Sur l’article 700 du Code de procédure civile
Monsieur [D] [X], perdant le procès, sera condamné à verser à Monsieur et Madame [P] [J] et [W] la somme de 800,00 € en application de l’article 700 du Code de procédure civile.
Sur les dépens
L’article 696 du Code de procédure civile dispose que la partie perdante est condamnée aux dépens.

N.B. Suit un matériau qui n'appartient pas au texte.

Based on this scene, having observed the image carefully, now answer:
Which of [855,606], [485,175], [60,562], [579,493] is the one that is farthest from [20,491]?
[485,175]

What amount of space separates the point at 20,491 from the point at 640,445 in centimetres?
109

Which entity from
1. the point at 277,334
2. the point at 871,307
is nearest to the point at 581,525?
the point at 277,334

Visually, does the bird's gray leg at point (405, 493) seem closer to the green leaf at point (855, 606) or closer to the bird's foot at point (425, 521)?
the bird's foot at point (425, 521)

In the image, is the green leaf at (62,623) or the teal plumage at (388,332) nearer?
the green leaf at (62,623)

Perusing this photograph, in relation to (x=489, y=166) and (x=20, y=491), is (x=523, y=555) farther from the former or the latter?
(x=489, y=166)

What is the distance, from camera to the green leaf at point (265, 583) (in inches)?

Il convient donc de mettre les dépens comprenant le coût du commandement de payer et de l’assignation à la charge de Monsieur [D] [X].
PAR CES MOTIFS
Le tribunal, statuant publiquement par jugement contradictoire, mis à disposition au greffe, et rendu en premier ressort ;
Constate que les conditions d’acquisition de la clause résolutoire sont réunies au 29 juillet 2024;
Condamne Monsieur [D] [X] à payer à Monsieur et Madame [P] [J] et [W] la somme de 1 413,96 € (MILLE QUATRE CENT TREIZE EUROS ET QUATRE VINGT SEIZE CENTIMES) au titre des loyers, charges et indemnités d’occupation dus au 17 février 2025 ;
Surseoit à l’exécution des poursuites et autorise Monsieur [D] [X] à se libérer de leur dette de 1 413,96 € en 18 mensualités de 75,00 € et le solde à la 19ème échéance ;
Dit que les mensualités devront être payées en sus du loyer courant et en même temps que lui et que la 1ère échéance devra être réglée le mois suivant la signification du présent jugement ;
Suspend les effets de la clause résolutoire durant l’exécution des-dits délais ;
Dit que si les délais sont respectés elle sera réputée n’avoir jamais joué ;
Dit qu’à défaut de paiement d’une seule mensualité ou du loyer à son terme exact:
1- la clause résolutoire retrouvera ses entiers effets ;
2 – le solde de la dette deviendra immédiatement exigible ;
3 – qu’à défaut par Monsieur [D] [X] d’avoir volontairement libéré les lieux situés [Adresse 4], à [Localité 9], il sera procédé à son expulsion et à celle de tous occupants de son chef avec le concours de la force publique, si besoin est, deux mois après la notification au préfet du commandement d’avoir à quitter les lieux, les meubles laissés dans les lieux par Monsieur [D] [X] suivront alors le sort réservé par les articles L 433-1 à L 433-3 du code des procédures civiles d’exécution ;
4 – Monsieur [D] [X] sera condamné au paiement d’une indemnité d’occupation égale au montant des loyers et des charges qui auraient été dus en cas de non-résiliation du bail ;
Dit que la présente décision sera notifiée par le secrétariat greffe du tribunal à Monsieur le préfet d’Indre-et-Loire en application de l’article R 412-2 du Code des procédures civiles d’exécution;
Rappelle que la présente décision est exécutoire par provision de plein droit ;
Condamne Monsieur [D] [X] à verser à Monsieur et Madame [P] [J] et [W] la somme de 800,00 € (HUIT CENTS EUROS) au titre de l’article 700 du code de procédure civile ;
Condamne Monsieur [D] [X] aux entiers dépens de l’instance.
Ainsi jugé et prononcé par mise à disposition au greffe, les jours mois et an susdits par le Juge et le Greffier susnommés.